News & Views item - August 2011

 

 

 Have Experiment? -- Need to Outsource? -- Contact Science Exchange. (August 22, 2011)

Elizabeth Irons had one of those Ahas and the result is a website, Science Exchange, which could do for experimental outsourcing what arXiv has done for the preprint.

 

NatureNews sent Zoë Corbyn to interview Dr Irons to get details:

 

It is an online marketplace for scientific experiments. Imagine eBay, but for scientific knowledge. You post an experiment that you want to outsource, and scientific service providers submit bids to do the work  [thereby] making it easy for researchers to access experimental expertise from core facilities with underutilized capacity.

 

 

[I got the idea when] I wanted to conduct some experiments outside my field, and realized that I needed an external provider.
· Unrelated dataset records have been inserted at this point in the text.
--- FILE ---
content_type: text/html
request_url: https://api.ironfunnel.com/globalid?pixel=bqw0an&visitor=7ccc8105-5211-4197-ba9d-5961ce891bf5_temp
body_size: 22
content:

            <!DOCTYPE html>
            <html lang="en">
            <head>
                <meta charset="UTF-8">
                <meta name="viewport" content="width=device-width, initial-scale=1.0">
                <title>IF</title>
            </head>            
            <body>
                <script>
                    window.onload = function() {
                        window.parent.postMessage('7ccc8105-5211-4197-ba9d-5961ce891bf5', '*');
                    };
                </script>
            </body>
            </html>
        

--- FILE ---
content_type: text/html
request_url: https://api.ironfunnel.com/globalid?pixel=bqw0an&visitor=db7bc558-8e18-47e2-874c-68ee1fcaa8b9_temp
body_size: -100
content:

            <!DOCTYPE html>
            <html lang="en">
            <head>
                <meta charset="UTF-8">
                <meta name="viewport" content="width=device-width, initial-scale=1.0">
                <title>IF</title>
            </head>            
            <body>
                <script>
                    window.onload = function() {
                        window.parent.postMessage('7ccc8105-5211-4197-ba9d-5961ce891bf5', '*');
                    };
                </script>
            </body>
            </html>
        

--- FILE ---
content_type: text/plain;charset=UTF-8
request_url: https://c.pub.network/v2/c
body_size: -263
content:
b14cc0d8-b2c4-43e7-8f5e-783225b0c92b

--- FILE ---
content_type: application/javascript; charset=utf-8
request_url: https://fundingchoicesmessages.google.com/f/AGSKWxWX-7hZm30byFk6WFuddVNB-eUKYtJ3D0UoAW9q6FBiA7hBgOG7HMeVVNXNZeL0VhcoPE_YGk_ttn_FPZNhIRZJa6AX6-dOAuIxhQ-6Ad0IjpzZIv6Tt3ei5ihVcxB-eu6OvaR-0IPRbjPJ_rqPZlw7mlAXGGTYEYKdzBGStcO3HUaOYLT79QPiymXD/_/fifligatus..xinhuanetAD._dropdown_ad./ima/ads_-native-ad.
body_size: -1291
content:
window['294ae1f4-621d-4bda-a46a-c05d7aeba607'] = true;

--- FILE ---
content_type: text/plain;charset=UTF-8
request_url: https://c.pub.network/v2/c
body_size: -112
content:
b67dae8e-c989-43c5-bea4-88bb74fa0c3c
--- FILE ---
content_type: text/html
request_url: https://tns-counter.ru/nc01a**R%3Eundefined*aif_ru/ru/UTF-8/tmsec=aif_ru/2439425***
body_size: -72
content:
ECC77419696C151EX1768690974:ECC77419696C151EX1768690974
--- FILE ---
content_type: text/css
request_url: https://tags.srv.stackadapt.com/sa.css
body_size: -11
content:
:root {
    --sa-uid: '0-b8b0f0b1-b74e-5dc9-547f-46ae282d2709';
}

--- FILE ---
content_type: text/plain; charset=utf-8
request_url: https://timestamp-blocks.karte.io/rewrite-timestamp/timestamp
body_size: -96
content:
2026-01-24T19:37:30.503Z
What followed was an entirely frustrating process, and when I found the provider it was difficult to pay them because they were outside my university's purchasing system.

 

[Science Exchange] allows institutions to make the most of their existing facilities, which means that they don't have to subsidize them as much. Also, if researchers can use Science Exchange to access the latest equipment, institutions can be more flexible about when they buy new instruments.

 

 

[We've got initial funding from] Ycombinator, a start-up accelerator programme in Mountain View, California, and angel investors. We have raised $320,000 so far and are looking to raise another $1 million. We have big plans to expand... We now have close to 1,000 scientists using our site and 50–100 signing up every day. More than 70 institutions have providers registered with us, including Stanford University in California, Harvard University in Cambridge, Massachusetts, and, of course, Miami [my institution]. Anyone from anywhere can use it.

 

 

[I believe Science Exchange could be] Totally disruptive. It could transform the current very inefficient use of funds and dramatically change the way in which scientists do research.